As an example we will create a dataset of non-zero integers, respresenting a complete set of scans all flushed to disk
import h5py
from swmr_tools import KeyFollower
import numpy as np
#create a sequential array of the numbers 1-8 and reshape them into an array
# of shape (2,4,1,1)
complete_key_array = np.arange(8).reshape(2,4,1,1) + 1
We then create an empty hdf5 file, create a group called “keys” and create a dataset in that group called “key_1” where we will add our array of non-zero keys
with h5py.File("test_file.h5", "w", libver = "latest") as f:
f.create_group("keys")
f["/keys"].create_dataset("key_1", data = complete_key_array)
Next, we shall create an instance of the KeyFollower class and demonstrate a simple example of its use. At a minimum we must pass the key datasets we wish to read from.
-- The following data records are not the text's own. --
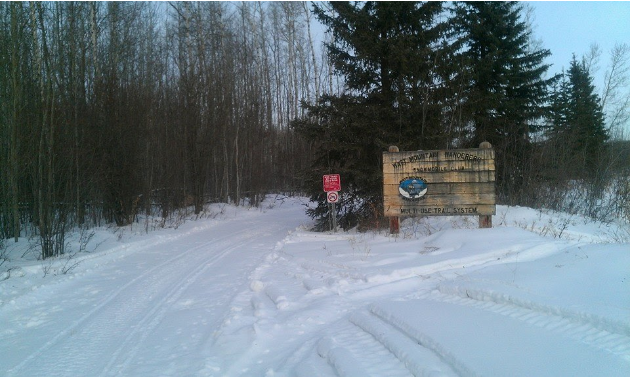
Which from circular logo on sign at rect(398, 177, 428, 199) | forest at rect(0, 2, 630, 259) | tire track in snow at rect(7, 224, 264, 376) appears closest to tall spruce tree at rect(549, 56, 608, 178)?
forest at rect(0, 2, 630, 259)

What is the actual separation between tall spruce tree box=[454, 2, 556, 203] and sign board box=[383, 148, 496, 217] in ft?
33.0

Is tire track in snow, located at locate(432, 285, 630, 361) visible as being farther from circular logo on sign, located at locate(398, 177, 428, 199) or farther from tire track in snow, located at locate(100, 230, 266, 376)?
circular logo on sign, located at locate(398, 177, 428, 199)

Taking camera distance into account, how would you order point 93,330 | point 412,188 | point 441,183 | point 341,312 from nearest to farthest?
1. point 93,330
2. point 341,312
3. point 441,183
4. point 412,188

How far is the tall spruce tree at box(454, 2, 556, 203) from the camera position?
877 inches

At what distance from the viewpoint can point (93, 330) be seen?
6.46 m

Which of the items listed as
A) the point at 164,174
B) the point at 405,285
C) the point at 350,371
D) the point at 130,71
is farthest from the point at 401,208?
the point at 130,71

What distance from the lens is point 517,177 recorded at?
22.5 meters

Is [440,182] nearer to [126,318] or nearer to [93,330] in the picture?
[126,318]

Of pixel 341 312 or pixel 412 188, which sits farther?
pixel 412 188

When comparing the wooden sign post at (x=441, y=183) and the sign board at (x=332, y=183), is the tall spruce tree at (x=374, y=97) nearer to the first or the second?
the sign board at (x=332, y=183)

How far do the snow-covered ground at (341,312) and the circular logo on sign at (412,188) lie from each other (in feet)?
6.24

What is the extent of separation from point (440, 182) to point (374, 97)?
536 centimetres

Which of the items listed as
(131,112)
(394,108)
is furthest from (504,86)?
(131,112)

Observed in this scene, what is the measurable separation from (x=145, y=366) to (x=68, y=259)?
829cm
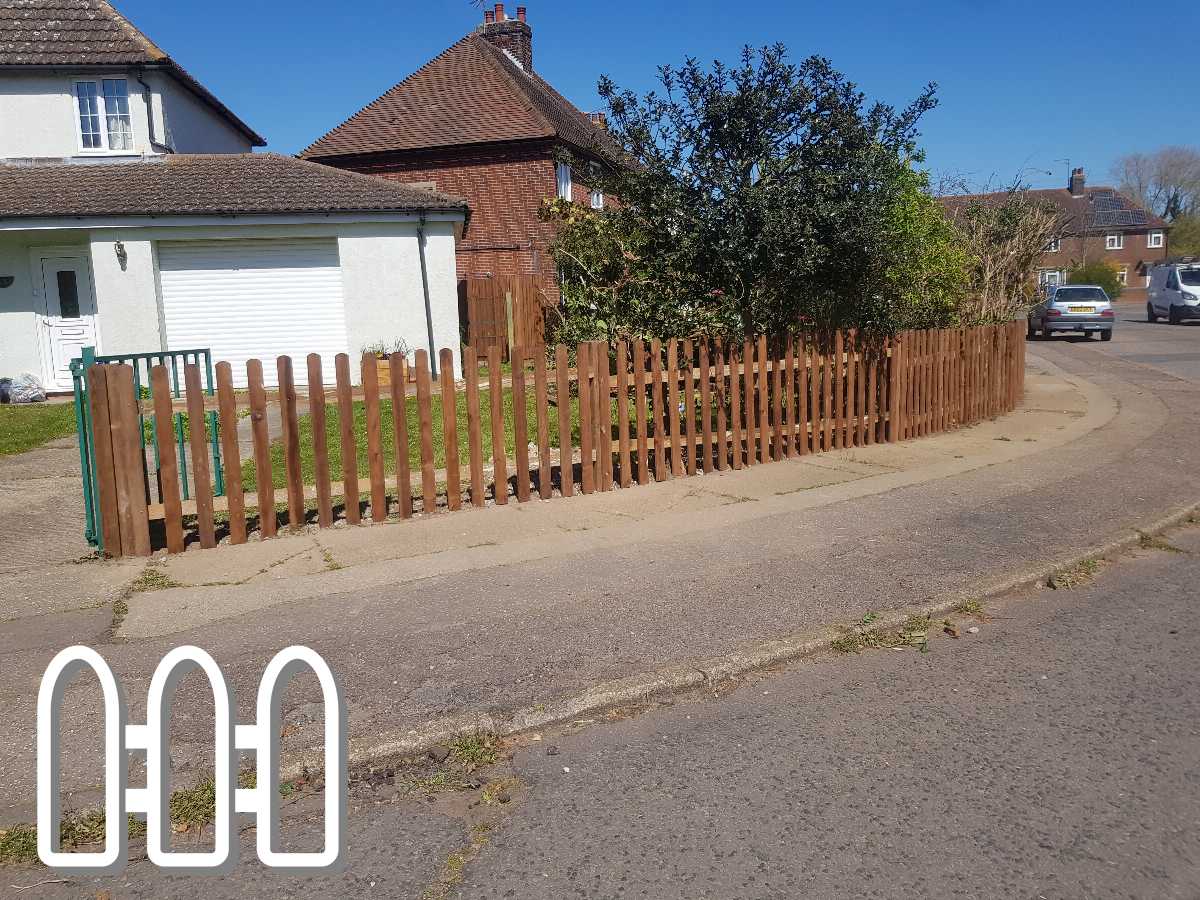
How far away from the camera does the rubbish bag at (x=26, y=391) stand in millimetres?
15828

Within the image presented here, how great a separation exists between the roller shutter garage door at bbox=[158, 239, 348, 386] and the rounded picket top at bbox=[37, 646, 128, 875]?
15135mm

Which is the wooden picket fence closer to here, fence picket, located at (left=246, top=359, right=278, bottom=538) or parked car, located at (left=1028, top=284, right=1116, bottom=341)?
fence picket, located at (left=246, top=359, right=278, bottom=538)

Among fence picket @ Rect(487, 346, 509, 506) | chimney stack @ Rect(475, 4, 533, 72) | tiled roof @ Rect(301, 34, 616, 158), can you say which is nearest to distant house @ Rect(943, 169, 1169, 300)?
chimney stack @ Rect(475, 4, 533, 72)

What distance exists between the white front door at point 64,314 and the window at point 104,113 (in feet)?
9.11

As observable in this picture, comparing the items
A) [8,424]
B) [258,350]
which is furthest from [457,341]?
[8,424]

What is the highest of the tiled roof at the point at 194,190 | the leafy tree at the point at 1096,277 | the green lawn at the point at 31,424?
the tiled roof at the point at 194,190

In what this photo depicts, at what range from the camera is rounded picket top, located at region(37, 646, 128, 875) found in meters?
2.79

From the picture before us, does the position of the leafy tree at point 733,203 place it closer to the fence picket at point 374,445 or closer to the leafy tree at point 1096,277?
the fence picket at point 374,445

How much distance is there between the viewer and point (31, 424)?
1291 cm

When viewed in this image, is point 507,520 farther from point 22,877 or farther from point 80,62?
point 80,62

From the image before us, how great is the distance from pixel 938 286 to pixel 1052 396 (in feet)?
12.6

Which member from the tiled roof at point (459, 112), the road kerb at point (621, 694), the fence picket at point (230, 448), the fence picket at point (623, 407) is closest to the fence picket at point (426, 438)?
the fence picket at point (230, 448)

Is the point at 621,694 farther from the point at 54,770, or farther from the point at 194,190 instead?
the point at 194,190

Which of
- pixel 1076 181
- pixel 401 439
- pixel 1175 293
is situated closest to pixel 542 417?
pixel 401 439
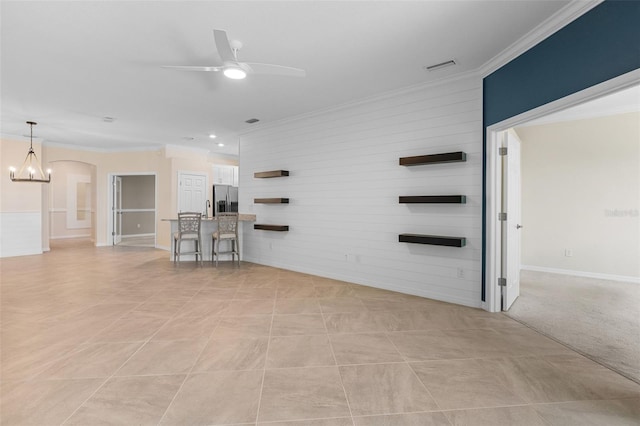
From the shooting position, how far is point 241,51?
3.37 meters

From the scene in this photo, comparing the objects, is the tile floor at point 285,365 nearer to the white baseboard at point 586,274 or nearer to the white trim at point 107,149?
the white baseboard at point 586,274

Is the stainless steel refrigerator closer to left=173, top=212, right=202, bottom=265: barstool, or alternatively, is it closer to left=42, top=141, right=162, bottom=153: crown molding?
left=42, top=141, right=162, bottom=153: crown molding

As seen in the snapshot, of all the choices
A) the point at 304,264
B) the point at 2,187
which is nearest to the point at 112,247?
the point at 2,187

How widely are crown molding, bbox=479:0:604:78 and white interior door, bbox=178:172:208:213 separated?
7.53m

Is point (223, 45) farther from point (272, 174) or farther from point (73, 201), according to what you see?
point (73, 201)

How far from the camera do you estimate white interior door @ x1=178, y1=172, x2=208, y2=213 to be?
28.0ft

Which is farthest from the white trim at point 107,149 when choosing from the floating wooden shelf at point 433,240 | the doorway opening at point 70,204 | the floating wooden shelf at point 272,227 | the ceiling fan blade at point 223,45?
the floating wooden shelf at point 433,240

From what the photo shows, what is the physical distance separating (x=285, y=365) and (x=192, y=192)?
7404mm

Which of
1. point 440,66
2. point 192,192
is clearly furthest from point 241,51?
point 192,192

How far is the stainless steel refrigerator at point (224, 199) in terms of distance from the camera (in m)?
9.33

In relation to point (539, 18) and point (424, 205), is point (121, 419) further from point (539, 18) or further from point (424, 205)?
point (539, 18)

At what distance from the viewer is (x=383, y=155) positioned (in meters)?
4.64

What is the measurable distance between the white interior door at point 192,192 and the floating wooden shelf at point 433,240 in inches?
257

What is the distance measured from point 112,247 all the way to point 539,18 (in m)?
10.2
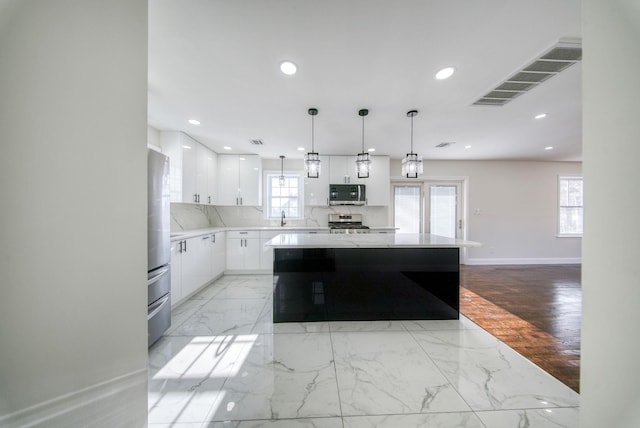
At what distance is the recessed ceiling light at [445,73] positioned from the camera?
1855mm

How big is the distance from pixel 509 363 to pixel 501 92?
8.45 ft

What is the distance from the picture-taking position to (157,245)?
2035 millimetres

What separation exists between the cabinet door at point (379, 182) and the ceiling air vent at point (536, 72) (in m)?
2.22

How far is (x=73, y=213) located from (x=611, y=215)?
1527 mm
Shown below is an example of using an instance of KeyFollower within a for loop, as you would with any standard iterable object. For this basic example of a dataset containing only non-zero values, the loop runs 8 times and stops as expected
# using an instance of Follower in a for loop
with h5py.File("test_file.h5", "r", swmr = True) as f:
keys = [f["/keys/key_1"]]
kf = KeyFollower(keys)
for key in kf:
print(key)
0
1
2
3
4
5
6
7
As with the DataSource, the timeout and finished_dataset can be set on contruction of the KeyFollower.
Running the KeyFollower should not be computationally expensive, because all of the key datasets should be relatively small, allowing the KeyFollower to follow a very rapid scan.
The DataSource class is just a KeyFollower that uses a FrameReader to read a frame from each requested dataset. The FrameReader class can also be used outside the DataSource.
FrameReader
The FrameReader class is constructed using the dataset to read, and the rank of the scan (1 for a stack of images, 2 for a grid scan etc).
The read_frame(index) method then reads the frame corresponding to the index i which can be provided by the KeyFollower.